6 local schools, including Beachland, get better grades

Academic achievement at several Indian River County schools showed improvement this year, but schools with large African-American and Latino student populations continue to falter, according to the 2018-19 school grades released by the Florida Department of Education.

Beachland Elementary showed the most improvement, with its state grade leaping from a C to A in one year. Beachland, the island’s only public elementary school, received A grades every year until recently.

“We are very pleased with our school grades, as we know it takes the work of many dedicated individuals and the persistence of our students to make this possible,” interim Superintendent Susan Moxley said in a written statement after the state scores came out.

“We will continue to work hard, while celebrating our success and overcoming obstacles, to improve our individual school grades each year and meet our district goals.”

Overall, Indian River County School District received a B rating for the 2018-19 school year, the same grade it has received every year since the 2015-16 school year. There are 24 schools in the district.

Six schools got better letter grades, including Rosewood Magnet Elementary, which improved from a B to an A. Citrus Elementary, Glendale Elementary and Sebastian Middle schools climbed from C to B. Vero Beach Elementary went up from D to a C.

“The staff and students at Citrus Elementary worked so diligently this year, and I could not be more proud of the achievement of increasing a letter grade and making a ‘B’ status,” said Kim Garcia, principal at Citrus Elementary.

Five schools received a lower grade. North County Charter School and St.
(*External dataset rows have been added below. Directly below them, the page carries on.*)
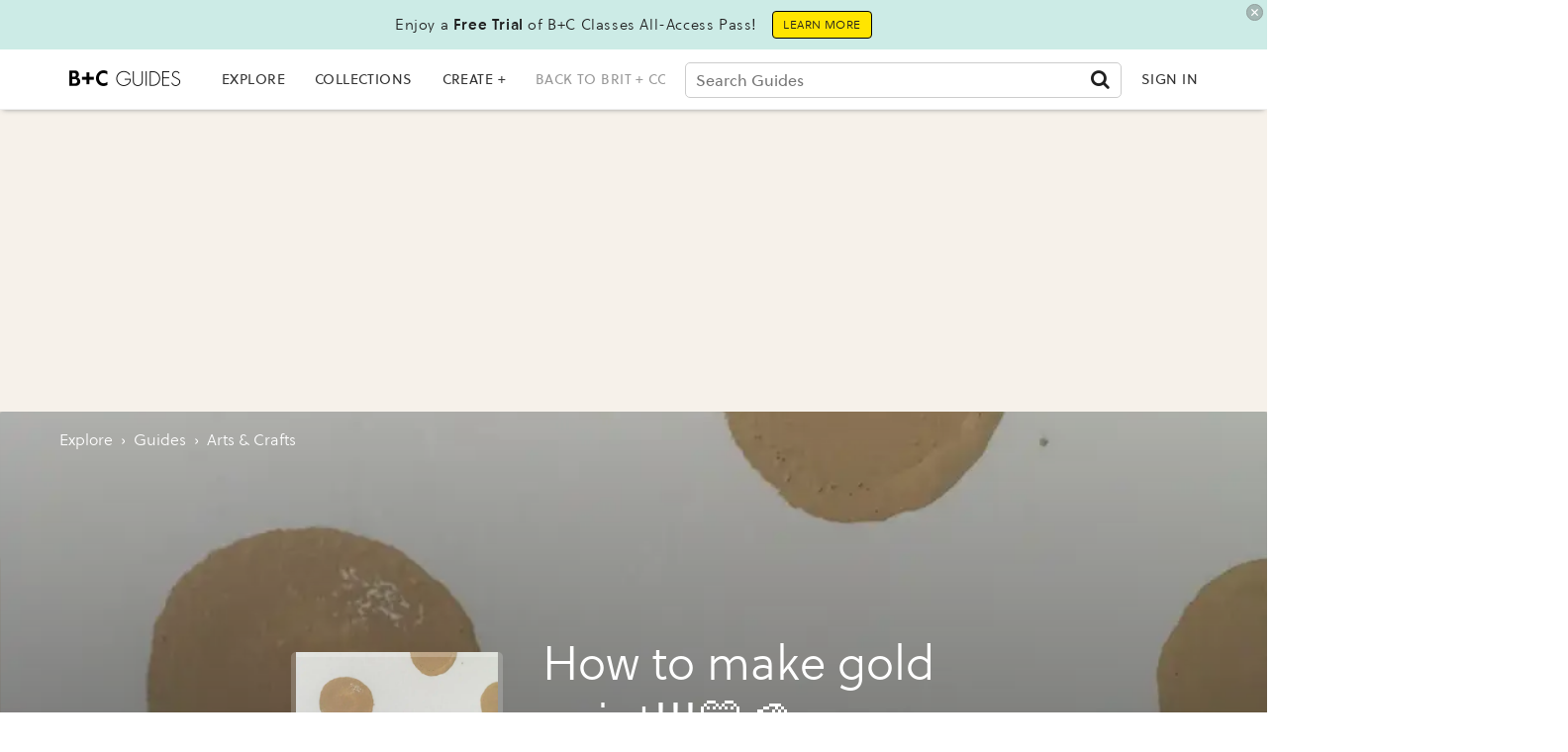

--- FILE ---
content_type: text/html; charset=utf-8
request_url: https://www.google.com/recaptcha/api2/aframe
body_size: 266
content:
<!DOCTYPE HTML><html><head><meta http-equiv="content-type" content="text/html; charset=UTF-8"></head><body><script nonce="b4PsE_oo7_91Va_dPBcJfQ">/** Anti-fraud and anti-abuse applications only. See google.com/recaptcha */ try{var clients={'sodar':'https://pagead2.googlesyndication.com/pagead/sodar?'};window.addEventListener("message",function(a){try{if(a.source===window.parent){var b=JSON.parse(a.data);var c=clients[b['id']];if(c){var d=document.createElement('img');d.src=c+b['params']+'&rc='+(localStorage.getItem("rc::a")?sessionStorage.getItem("rc::b"):"");window.document.body.appendChild(d);sessionStorage.setItem("rc::e",parseInt(sessionStorage.getItem("rc::e")||0)+1);localStorage.setItem("rc::h",'1768759206608');}}}catch(b){}});window.parent.postMessage("_grecaptcha_ready", "*");}catch(b){}</script></body></html>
Peter’s Academy dropped from an A to B.

Sebastian Elementary and Sebastian River High School both saw their grades fall from B to C. Treasure Coast Elementary also dropped from a B to C.

All other schools maintained their previous year’s letter grade.

Moxley and Board Chairman Laura Zorc noted that while the school grades are important, there are other factors that measure a school’s success.

“I have mixed emotions about the school grades because our students and schools are being given a label for the most part from a single state assessment,” Zorc said.

“As a parent of three school-aged students, I think it’s more important for me to focus on the school that fits my children’s unique learning needs, not its letter grade.

“However, this year we know we had campuses that soared off the charts and some that are having challenges. In preparing the budget for the next school year, we will need to make sure we fund additional supports these schools may need to ensure every child is given the opportunity to succeed.”

The Florida Department of Education has been issuing school and district grades since 1999.

They are based mainly on Florida Standards Assessment scores and end-of-course exams, but also factor in student improvement and graduation rates when calculating school grades.